Copy out everything in the listing below, word for word, from the line containing "Which from among" down to the end of the listing.

[Records from a spatial question set]
##############################

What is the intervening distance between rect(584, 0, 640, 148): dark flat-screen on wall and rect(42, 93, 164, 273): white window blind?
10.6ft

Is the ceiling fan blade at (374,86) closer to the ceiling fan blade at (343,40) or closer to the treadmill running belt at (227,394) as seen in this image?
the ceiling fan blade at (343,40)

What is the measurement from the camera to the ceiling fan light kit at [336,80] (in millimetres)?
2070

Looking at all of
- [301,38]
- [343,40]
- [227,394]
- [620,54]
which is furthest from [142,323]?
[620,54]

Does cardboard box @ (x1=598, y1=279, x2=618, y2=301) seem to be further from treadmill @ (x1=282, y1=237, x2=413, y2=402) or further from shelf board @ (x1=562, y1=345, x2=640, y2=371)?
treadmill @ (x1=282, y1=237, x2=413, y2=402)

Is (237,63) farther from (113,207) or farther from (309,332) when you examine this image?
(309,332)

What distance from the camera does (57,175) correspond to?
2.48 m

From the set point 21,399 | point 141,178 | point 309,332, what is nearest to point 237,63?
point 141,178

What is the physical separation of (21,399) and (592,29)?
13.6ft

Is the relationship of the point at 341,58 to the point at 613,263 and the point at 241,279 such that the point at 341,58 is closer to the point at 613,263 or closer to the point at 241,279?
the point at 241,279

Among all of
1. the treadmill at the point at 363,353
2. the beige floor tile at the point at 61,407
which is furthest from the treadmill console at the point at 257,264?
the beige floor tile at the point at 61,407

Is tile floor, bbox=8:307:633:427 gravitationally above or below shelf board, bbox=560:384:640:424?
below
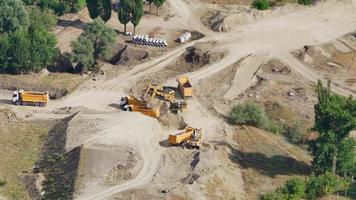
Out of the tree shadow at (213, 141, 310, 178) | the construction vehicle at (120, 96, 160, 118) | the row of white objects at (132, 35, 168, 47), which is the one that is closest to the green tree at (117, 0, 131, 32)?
the row of white objects at (132, 35, 168, 47)

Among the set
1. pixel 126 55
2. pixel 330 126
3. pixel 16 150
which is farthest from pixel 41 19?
pixel 330 126

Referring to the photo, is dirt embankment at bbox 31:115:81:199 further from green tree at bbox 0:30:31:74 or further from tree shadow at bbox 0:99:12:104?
green tree at bbox 0:30:31:74

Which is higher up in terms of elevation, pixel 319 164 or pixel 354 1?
pixel 354 1

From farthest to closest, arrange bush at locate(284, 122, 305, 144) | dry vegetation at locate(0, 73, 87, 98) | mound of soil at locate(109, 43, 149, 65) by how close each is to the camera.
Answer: mound of soil at locate(109, 43, 149, 65)
dry vegetation at locate(0, 73, 87, 98)
bush at locate(284, 122, 305, 144)

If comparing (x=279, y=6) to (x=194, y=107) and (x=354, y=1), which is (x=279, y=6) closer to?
(x=354, y=1)

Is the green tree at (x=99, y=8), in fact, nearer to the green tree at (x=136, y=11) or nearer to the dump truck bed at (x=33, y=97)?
the green tree at (x=136, y=11)

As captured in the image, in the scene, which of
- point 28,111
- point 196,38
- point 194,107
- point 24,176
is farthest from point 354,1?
point 24,176
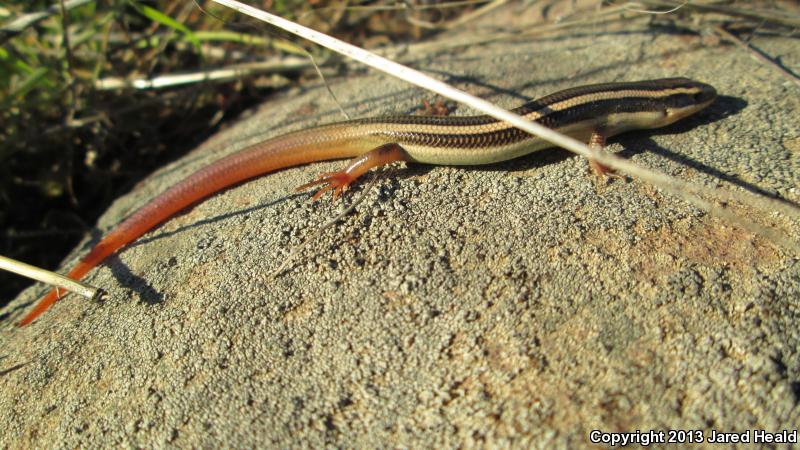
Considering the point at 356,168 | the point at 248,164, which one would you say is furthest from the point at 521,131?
the point at 248,164

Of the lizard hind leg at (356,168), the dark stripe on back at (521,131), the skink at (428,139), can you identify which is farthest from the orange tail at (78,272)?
the dark stripe on back at (521,131)

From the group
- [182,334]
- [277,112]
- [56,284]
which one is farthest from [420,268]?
[277,112]

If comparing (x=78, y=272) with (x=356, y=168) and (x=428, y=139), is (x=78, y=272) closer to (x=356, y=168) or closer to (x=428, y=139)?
(x=356, y=168)

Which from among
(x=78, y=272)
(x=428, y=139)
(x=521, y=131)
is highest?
(x=78, y=272)

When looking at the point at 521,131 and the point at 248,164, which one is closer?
the point at 521,131

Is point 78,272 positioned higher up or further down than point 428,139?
higher up

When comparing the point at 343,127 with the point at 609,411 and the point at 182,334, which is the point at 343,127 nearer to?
the point at 182,334

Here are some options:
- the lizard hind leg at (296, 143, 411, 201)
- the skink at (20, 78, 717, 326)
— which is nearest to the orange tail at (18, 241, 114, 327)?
the skink at (20, 78, 717, 326)

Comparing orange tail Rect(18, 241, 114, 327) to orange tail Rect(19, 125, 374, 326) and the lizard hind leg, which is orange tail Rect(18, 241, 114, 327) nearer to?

##############################

--- OUTPUT OF THE TASK ---
Which from among
(x=78, y=272)
(x=428, y=139)
(x=521, y=131)
is highest?
(x=78, y=272)

When looking at the point at 521,131 and the point at 248,164, which one is closer?
the point at 521,131

Is point 78,272 positioned higher up or further down than point 428,139?
higher up

When comparing the point at 343,127 with the point at 609,411 and the point at 182,334, which is the point at 343,127 nearer to?
the point at 182,334

Here are some options:
- the lizard hind leg at (296, 143, 411, 201)
- the skink at (20, 78, 717, 326)
— which is nearest to the orange tail at (18, 241, 114, 327)?
the skink at (20, 78, 717, 326)

Comparing orange tail Rect(18, 241, 114, 327) to orange tail Rect(19, 125, 374, 326) and the lizard hind leg, which is orange tail Rect(18, 241, 114, 327) nearer to?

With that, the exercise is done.